Too Long; Didn't Play: Destiny 2

Sponsored By: Me

Time Destined: 4 hours

Foreordination review

Not as good as Duke Nukem Forever, but better than I expected.

Geas review

When I fall for the buzz around a game, it usually ends badly. My earliest memory of it is Warcraft 3, which got rave reviews at the time, but off of which I bounced like a superball on the Moon. It was the first in a long line of disappointing critical darlings for me, but I won’t bore you with the gory details here. (I’ve got whole other articles for boring you.) The interesting question is: Why do I keep falling for it?

Destiny 2 is one answer to that question. After weeks of hearing people turn cartwheels over the sequel to what was, by many accounts, the biggest disappointment of 2014, I decided to take the plunge and sought my Destiny on the way home from work. They had it at Gamestop.

Though not my favorite first-person-shooter, nor even my favorite loot-based first-person shooter, Destiny 2 is darn good.

Part of that opinion might be the fact that I’m playing it with my kids. My son helped me design my Guardian (a female Exo Warlock with green skin and purple spark-plugs on her head), and my daughter has been my personal ghost, egging me on to the next story beat from her place at my side.

I’m counting it as an educational experience, because it’s teaching them words like “acolyte,” “legionary” and “headshot,” as well as some player names that I’d rather they didn’t learn about. Ah, fatherhood.

I’ve played a lot of first-person shooters in my life – on console and on PC. One of the reasons I was attracted to the hype around Destiny 2 was how everyone keeps telling me how amazing Bungie is at making shooters, though I’ve never had any first-hand experience with them. I can sort of see how they got that reputation, which seems to derive from the philosophy that generous auto-aim makes controller-based first-person-shooters fun. They’re not wrong about that, even if the PC Snob in me is a little uneasy with the idea of a multiplayer shooter that has an aimbot built in.

Not that I need to aim much. I haven’t played any other character classes, but as a warlock I can pretty much punch anything to death in one or two hits.
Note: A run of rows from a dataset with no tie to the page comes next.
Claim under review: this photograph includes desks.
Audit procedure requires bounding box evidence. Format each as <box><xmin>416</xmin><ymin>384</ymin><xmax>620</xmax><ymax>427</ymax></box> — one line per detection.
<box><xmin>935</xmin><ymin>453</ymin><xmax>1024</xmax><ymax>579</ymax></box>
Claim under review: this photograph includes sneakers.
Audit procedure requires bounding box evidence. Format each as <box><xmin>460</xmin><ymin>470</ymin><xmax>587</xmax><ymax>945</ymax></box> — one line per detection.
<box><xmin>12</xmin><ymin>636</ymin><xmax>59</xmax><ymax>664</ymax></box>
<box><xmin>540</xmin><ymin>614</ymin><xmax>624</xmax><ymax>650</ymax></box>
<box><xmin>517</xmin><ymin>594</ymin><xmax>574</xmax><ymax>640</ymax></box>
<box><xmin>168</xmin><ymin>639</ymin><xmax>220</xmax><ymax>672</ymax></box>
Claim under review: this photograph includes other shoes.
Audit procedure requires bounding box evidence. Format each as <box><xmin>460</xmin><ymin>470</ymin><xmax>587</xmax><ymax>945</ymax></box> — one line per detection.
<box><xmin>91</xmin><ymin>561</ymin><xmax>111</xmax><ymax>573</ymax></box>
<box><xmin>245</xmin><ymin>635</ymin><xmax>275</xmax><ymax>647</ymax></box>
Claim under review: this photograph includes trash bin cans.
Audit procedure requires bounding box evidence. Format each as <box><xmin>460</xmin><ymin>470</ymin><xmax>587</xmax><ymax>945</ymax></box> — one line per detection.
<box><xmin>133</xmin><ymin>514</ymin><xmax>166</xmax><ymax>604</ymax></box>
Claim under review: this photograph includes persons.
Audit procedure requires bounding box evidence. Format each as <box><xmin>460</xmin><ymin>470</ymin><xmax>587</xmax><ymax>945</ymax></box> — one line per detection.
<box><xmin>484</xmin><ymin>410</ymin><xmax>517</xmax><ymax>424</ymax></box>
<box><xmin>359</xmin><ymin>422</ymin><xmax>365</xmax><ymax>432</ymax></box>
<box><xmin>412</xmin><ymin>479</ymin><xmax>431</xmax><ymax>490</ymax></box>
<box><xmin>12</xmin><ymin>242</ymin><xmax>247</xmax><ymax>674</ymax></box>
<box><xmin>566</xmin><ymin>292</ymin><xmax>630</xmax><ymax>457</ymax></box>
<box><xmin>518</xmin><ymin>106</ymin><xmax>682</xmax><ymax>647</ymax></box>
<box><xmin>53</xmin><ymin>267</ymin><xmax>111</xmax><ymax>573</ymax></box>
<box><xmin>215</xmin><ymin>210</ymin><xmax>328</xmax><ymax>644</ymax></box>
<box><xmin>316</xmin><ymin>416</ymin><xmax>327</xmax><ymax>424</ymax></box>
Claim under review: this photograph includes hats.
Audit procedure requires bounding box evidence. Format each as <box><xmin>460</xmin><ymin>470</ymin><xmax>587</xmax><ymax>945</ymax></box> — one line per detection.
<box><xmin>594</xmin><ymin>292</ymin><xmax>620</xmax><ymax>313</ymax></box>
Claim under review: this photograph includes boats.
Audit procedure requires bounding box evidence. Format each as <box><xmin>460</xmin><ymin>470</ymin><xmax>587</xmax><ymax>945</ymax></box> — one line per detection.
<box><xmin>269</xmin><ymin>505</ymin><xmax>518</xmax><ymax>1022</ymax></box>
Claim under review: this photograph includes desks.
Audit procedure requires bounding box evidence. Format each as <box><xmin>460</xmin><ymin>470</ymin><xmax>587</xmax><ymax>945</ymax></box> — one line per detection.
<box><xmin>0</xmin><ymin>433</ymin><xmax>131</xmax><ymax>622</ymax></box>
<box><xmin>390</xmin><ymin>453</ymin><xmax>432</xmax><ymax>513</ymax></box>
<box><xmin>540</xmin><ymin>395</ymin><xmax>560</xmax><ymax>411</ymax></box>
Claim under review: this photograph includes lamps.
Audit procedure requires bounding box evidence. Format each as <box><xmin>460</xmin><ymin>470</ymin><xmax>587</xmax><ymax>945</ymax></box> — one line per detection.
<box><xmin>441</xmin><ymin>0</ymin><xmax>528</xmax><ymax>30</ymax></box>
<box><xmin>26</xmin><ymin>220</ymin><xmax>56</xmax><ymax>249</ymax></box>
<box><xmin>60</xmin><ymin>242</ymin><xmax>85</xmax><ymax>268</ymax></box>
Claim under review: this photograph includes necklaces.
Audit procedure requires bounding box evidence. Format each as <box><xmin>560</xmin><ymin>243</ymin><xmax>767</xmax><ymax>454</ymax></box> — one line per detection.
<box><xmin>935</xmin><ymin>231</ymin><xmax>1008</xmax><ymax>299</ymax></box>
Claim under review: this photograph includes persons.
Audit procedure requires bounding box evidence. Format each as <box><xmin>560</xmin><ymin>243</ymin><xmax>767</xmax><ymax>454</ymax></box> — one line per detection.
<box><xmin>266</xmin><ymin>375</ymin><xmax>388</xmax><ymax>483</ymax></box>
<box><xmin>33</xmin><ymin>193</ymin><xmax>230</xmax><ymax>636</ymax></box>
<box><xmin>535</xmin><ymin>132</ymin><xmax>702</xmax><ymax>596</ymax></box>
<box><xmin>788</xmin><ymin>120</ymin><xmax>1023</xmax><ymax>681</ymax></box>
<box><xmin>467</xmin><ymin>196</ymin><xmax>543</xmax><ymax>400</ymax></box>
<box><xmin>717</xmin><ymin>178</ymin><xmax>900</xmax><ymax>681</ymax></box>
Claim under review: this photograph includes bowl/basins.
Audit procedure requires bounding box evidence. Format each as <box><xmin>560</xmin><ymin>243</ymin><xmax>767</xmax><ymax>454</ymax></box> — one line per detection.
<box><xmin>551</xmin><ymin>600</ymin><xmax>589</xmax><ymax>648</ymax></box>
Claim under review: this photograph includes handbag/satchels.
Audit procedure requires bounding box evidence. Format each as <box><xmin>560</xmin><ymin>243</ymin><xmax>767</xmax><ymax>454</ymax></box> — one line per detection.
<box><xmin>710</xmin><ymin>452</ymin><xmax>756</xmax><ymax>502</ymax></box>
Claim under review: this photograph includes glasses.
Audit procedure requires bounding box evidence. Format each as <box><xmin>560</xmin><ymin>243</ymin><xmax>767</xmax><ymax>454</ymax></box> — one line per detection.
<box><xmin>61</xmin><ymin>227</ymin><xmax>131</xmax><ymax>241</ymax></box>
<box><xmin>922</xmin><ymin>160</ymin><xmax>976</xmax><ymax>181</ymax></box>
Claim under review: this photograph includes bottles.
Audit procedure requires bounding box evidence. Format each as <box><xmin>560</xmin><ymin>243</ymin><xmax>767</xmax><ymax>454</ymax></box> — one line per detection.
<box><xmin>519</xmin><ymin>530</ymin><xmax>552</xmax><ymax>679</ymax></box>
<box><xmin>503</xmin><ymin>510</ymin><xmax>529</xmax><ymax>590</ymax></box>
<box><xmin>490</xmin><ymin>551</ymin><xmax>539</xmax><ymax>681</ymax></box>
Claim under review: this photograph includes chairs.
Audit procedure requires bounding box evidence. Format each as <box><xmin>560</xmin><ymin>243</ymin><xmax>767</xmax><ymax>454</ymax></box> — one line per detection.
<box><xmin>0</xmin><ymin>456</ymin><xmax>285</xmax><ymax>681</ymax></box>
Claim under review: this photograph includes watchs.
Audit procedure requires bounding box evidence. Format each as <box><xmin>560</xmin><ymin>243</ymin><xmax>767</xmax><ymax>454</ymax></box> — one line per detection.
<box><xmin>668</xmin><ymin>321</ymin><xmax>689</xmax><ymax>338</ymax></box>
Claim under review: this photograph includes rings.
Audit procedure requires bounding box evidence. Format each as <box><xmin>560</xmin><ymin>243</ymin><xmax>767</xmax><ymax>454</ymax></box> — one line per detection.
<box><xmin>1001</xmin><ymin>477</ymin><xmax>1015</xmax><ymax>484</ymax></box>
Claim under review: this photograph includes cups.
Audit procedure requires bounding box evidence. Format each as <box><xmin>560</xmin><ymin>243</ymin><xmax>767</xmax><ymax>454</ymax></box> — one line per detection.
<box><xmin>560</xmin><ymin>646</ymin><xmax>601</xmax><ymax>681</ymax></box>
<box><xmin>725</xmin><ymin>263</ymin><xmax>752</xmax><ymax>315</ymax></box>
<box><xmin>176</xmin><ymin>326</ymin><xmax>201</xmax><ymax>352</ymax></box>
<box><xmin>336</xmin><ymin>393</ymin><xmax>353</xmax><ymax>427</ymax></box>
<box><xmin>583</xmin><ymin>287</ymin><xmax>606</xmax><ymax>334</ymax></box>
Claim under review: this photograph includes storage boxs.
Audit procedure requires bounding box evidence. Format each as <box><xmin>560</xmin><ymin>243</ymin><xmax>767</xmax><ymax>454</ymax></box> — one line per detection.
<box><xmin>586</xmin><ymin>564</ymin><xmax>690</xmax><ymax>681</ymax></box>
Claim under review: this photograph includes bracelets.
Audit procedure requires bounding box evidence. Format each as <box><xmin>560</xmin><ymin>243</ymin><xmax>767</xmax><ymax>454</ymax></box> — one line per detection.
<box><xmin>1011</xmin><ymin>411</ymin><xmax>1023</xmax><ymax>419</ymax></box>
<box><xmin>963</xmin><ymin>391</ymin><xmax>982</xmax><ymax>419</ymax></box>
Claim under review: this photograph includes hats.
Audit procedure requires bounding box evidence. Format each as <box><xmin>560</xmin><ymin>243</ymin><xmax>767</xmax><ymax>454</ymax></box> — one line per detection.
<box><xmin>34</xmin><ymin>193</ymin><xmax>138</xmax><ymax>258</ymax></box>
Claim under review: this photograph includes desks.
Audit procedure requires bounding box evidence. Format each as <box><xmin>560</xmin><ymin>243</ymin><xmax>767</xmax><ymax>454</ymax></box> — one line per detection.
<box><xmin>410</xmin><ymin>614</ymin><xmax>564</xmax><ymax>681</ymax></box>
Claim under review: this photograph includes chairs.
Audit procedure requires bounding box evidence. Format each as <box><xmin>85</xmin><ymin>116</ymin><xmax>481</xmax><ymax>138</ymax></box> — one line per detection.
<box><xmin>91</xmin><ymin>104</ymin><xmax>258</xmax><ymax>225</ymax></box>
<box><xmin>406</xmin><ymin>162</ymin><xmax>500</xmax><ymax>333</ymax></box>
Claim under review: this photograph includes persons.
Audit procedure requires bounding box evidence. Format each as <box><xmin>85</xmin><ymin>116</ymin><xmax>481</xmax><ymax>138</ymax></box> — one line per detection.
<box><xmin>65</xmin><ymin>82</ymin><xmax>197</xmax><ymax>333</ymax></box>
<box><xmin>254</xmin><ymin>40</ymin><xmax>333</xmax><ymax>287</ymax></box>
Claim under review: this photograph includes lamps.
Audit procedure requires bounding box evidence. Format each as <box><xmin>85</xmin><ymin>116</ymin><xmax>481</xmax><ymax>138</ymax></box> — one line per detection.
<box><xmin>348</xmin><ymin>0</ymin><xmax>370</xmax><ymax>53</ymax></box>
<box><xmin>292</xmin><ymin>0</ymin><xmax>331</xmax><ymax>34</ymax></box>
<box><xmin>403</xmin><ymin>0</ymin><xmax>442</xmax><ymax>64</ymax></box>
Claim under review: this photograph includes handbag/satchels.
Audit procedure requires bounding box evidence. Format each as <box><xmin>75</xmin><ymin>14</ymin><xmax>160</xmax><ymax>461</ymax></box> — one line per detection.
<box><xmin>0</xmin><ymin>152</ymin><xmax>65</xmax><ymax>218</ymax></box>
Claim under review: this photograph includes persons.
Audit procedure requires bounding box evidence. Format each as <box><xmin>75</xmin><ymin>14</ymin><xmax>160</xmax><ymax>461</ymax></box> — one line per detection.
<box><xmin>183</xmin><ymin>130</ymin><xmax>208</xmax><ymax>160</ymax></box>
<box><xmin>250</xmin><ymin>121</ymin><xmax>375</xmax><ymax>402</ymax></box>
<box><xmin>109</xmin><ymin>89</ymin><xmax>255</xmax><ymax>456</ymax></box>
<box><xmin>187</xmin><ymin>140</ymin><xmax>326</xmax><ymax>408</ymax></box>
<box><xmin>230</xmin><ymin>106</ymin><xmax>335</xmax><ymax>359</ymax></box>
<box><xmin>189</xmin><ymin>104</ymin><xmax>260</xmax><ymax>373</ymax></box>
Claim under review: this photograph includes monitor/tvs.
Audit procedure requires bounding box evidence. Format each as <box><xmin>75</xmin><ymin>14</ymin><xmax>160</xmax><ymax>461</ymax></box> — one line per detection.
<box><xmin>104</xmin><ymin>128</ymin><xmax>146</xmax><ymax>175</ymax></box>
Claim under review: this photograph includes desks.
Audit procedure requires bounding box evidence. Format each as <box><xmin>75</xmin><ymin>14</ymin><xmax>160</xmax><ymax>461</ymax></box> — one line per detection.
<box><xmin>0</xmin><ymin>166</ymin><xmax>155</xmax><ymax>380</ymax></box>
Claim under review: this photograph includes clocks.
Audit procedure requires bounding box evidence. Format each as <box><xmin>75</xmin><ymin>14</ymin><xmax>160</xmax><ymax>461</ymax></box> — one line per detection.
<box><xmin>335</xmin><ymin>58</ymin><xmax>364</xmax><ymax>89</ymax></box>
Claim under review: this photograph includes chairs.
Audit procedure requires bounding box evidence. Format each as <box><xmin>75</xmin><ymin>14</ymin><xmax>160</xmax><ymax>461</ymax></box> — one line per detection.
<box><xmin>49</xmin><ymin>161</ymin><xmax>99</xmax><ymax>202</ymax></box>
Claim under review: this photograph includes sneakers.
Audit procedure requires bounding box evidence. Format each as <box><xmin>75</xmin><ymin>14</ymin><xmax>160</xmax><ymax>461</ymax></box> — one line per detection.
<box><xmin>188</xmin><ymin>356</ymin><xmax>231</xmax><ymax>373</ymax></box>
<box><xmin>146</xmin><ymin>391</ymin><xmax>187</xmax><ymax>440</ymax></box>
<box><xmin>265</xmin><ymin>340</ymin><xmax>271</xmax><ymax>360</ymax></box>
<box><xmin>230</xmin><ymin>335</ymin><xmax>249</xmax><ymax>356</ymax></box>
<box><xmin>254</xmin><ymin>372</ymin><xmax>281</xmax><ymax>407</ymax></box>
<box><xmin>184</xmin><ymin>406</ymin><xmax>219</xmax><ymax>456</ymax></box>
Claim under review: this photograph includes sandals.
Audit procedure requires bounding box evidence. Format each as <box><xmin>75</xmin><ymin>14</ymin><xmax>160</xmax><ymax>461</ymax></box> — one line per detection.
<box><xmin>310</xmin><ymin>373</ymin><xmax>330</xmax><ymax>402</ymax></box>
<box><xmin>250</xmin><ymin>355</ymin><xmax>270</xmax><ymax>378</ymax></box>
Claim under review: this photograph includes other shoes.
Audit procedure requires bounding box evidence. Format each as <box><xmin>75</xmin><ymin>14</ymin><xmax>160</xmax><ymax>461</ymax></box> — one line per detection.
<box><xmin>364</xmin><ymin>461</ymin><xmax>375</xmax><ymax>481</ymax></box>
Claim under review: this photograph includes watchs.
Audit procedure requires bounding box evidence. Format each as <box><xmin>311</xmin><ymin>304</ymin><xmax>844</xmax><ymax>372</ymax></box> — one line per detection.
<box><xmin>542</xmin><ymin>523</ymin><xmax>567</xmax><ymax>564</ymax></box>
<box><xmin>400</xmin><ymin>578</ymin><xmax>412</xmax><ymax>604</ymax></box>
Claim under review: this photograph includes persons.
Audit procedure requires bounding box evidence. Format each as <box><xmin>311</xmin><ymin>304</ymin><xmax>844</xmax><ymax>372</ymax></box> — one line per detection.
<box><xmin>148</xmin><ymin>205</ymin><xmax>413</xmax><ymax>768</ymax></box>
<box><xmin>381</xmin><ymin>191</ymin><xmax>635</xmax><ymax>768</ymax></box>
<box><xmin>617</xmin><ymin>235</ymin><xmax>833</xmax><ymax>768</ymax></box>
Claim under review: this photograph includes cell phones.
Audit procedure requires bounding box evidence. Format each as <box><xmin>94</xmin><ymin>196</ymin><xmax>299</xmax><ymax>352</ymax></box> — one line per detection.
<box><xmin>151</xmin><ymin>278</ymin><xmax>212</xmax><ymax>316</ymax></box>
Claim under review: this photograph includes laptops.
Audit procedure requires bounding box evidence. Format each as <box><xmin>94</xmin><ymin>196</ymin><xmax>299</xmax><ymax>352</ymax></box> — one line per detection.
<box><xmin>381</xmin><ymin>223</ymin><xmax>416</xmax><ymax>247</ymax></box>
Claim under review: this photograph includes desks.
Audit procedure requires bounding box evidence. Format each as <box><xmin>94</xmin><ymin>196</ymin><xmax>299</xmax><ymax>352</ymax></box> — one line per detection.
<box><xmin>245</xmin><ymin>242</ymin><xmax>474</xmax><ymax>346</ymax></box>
I can’t adequately describe how satisfying it is to join a public event where a bunch of players are struggling with a Fallen Captain, only to have me stride in and punch him in the face and make him drop a loot chest. It saves time, saves ammo, and makes me feel like a tough cookie. It helps that my health pretty much regenerates constantly too, so wading in and punching things works for most situations.

So generous auto-aim, overpowered melee and regenerating health – It would seem that Bungie games get a lot of praise for their action because their action is incredibly easy. This is not to say that I haven’t died in the game, but usually death comes at the hand of falling off of something (usually during a platforming level) or by having an enemy dropship land on me. (You can be the toughest cookie in the world, but when a spaceship drops on your head, you crumble like a Chips Ahoy.) Death in combat has only come once or twice, and only from trying to tackle something too far above my level.

This is one of the limits of the TLDP format, by the way. I’m sure the game gets harder later on. It would have to. But for right now I’m enjoying being able to wade through hordes of enemies, punching them with my special warlock fists that cause them to catch fire and explode.

Bungie is right. Playing on Easy is super fun!

Will I Follow my Destiny?

Oh my, yes. It’s a loot-based shooter, after all, and loot-based shooters are my bag of chips. Borderlands, The Division, Minecraft – if I have to make decisions about what will fit in my inventory, I’m all over it.

Plus, my son really wants to see me punch the Big Bad in the face with my Flaming Warlock Gauntlets (+2 to limericks).

Can a game where your power level is called “light” be the Dark Souls of FPSs?

I’ve put around two hours in, and I have to say I’ve played more challenging first-person shooters. Heck, I’ve played more challenging FPSs that start with the letter D.

But as much as I love Doom, Destiny 2 has something that Doom doesn’t have: When you shoot bad guys, little numbers fly out of their heads.

So no, Destiny 2 isn’t the Dark Souls of first-person shooters. It doesn’t have to be. It’s just a good time, and that’s more than enough. Why, you might say it’s destined for greatness.

Well, I might say that, but you know how I am.


This was a fun one to read. I liked it.